Extract:
= Beginning of Section =

When an elder needs Long-Term Care Medicaid in Florida, the government has established a number of financial qualification rules based upon the applicant's income and assets. We have a list of Florida Medicaid financial requirements on this webpage, which is updated semi-annually. The basics on Medicaid "spend-down" is that a single Medicaid applicant is only allowed $2,000 in countable assets while the community spouse (the spouse at home) is allowed to have some $123,600 in countable assets (2018). Only when the Medicaid applicant's income is below the applicable income and asset limits will he or she become eligible for Medicaid.

Countable Assets for Medicaid

Countable assets are assets that count towards the applicable limit outlined above. The list of countable assets includes:

  • All financial accounts (bank accounts, CDs, brokerage accounts, bonds, etc.)
  • Jointly held accounts (even if a co-owner is on the accounts, the asset is 100% countable to the applicant)
  • Cash value in life insurance policies (but only if the policy face value exceeds $2,500)
  • Second car under 7 years old 
  • Vacant land
  • Assets held in a revocable living trust

Non-countable Assets for Medicaid

Non-countable assets do not count towards the applicable Medicaid asset limit. Non-countable assets include:

  • Homestead property under $572,000 (2018) for a single person - unlimited for married couple
  • Any one car 
  • Second car over 7 years old (unless a collector's car)
  • Irrevocable funeral/burial policies
  • Funeral plots
  • Individual Retirement Accounts (IRAs) - in some cases
  • Personal property
  • Life insurance with face value less than $2,500 (regardless of cash value inside)
  • Burial account set aside with less than $2,500 

Medicaid Look-Back Period

When an elder is in the nursing home or just looking to apply for Medicaid, one very, very important rule is that you cannot give assets away with 5 years of a Medicaid application!  We have a great deal more on the Medicaid transfer penalty on this webpage. The key to Medicaid is that the family should not look to gift or transfer assets away in order to protect them - and we do not want to lie to the State of Florida in order to protect assets.

= End of Section =

Data for analysis:
= Beginning of Section =

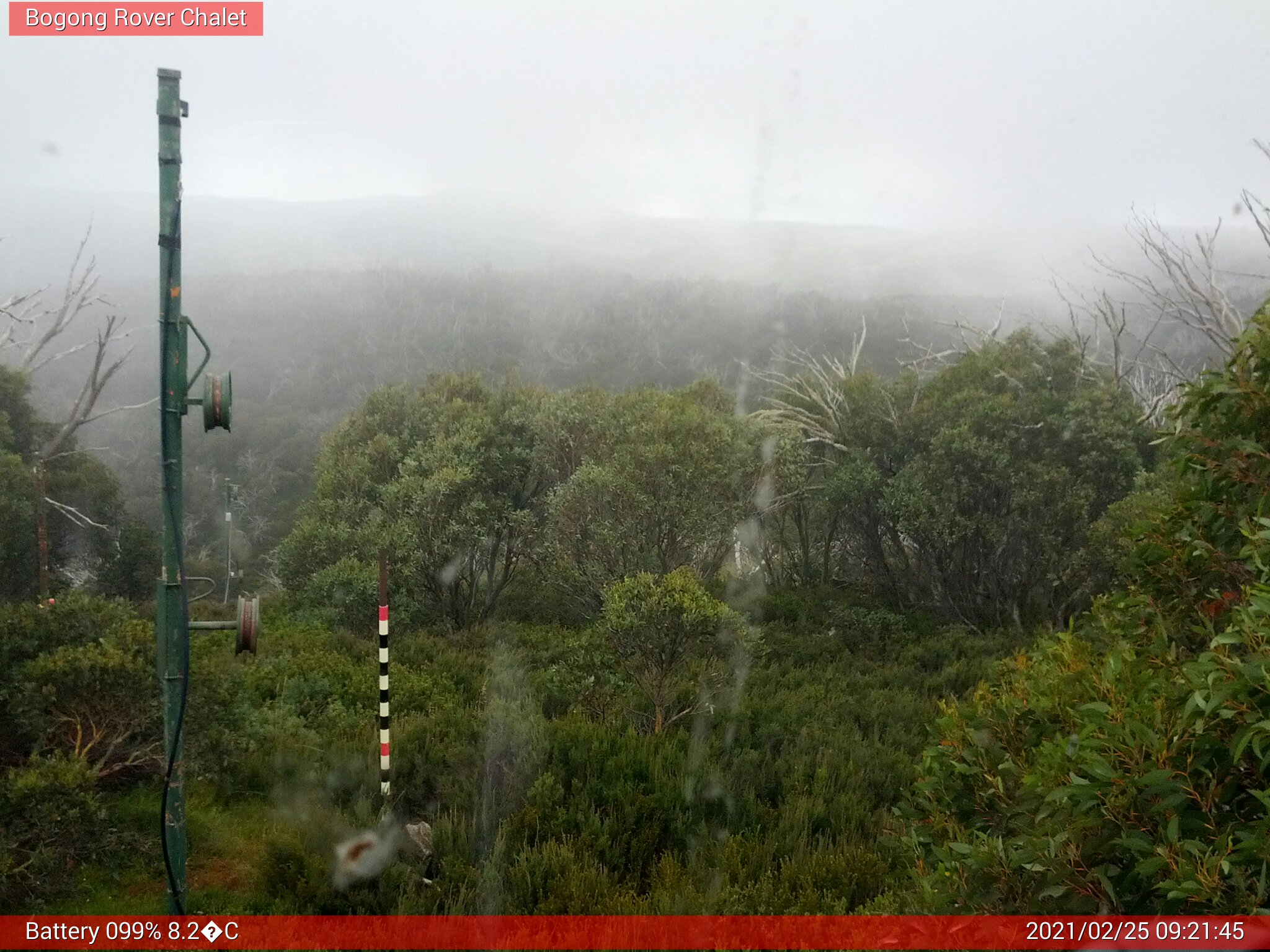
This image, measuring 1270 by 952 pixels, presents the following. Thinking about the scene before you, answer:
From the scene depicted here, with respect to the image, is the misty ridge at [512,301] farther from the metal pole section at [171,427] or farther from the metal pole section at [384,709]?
the metal pole section at [171,427]

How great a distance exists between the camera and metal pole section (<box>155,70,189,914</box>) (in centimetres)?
371

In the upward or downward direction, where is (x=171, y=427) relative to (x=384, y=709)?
upward

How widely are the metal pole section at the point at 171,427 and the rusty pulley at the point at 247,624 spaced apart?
0.74 ft

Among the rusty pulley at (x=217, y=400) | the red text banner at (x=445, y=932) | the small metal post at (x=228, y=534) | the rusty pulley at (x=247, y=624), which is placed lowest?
the small metal post at (x=228, y=534)

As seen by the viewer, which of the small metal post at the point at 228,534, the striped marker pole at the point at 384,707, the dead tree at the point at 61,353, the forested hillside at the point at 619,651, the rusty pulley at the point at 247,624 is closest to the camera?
the rusty pulley at the point at 247,624

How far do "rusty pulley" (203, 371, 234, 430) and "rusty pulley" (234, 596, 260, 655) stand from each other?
0.84 metres

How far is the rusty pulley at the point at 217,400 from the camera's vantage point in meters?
3.80

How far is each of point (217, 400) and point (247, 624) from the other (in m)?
1.06

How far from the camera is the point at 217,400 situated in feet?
12.5

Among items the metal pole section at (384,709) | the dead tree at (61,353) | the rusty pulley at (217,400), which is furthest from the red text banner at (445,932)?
the dead tree at (61,353)

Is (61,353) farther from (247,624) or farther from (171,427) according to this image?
(247,624)

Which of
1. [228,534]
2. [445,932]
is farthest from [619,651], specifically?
[228,534]

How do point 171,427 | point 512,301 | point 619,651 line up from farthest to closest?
point 512,301
point 619,651
point 171,427

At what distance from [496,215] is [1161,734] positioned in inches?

= End of Section =

Apply what you read:
**a.** According to the Florida Medicaid text, why shouldn't a family give an elder's assets away before applying for Medicaid? Answer in one to three sentences.
**b.** Answer these questions on the Florida Medicaid text, marking each answer to match:
(i) How much in countable assets may a single Medicaid applicant have?
(ii) Above what face value does the cash value of a life insurance policy become countable?
(iii) Below what value is homestead property non-countable for a single person in 2018?
**c.** Can you carry on the Florida Medicaid text from its final sentence?
The entries have nothing to do with the Florida Medicaid text.

Responses by task:
**a.** Under the Medicaid look-back rule, assets cannot be given away within 5 years of a Medicaid application. The family therefore should not gift or transfer assets to protect them.

**b.**
(i) $2,000
(ii) $2,500
(iii) $572,000

**c.**
Appropriate Spend-Down Planning

Appropriate spend-down planning generally means legally spending money before Medicaid is applied for. An example of spend-down planning is as follows:

Sally, age 82, had a stroke and needs long-term care in the nursing home. Sally has a home worth less than $572,000, a car with an outstanding loan of $5,000, and only $10,000 in the bank (i.e., only $10,000 in countable assets). Here, the family can legally spend-down Sally's assets by paying off her car loan of $5,000 and purchasing a pre-paid, irrevocable funeral policy worth $3,000.  Sally's bank account will now have only $2,000 and she will now be eligible for long-term care Medicaid.

This is a simple example of spend-down planning but it shows the legal spending of a small amount of assets that could have been helpful to Sally and her family.

When you Need an Elder Law Attorney

We can generally say that an elder law attorney is necessary to the Medicaid application process when:

Food for Thought

Many people equate Medicaid spend-down planning with losing all of your money to the nursing home. The reality is that a good elder law attorney can help legally protect assets under most circumstances. If you or your loved one is in a nursing home, or may be in one soon, you will want to consult a good elder law attorney, no matter the situation, to review your circumstances and provide advice.

Protecting the Assets Before the 5 Year "Look-Back" Period

If you are not having health issues and want to protect assets before you get sick you may want to create an irrevocable asset protection trust. Please see our free guide to irrevocable asset protection trusts in Florida.

Medicaid Payback and the Medicaid Lien

Some people think that Medicaid planning cannot be done because the state of Florida has a lien upon assets upon death. This should not be a worry for most people!  You can learn more about the Medicaid lien at this blog post.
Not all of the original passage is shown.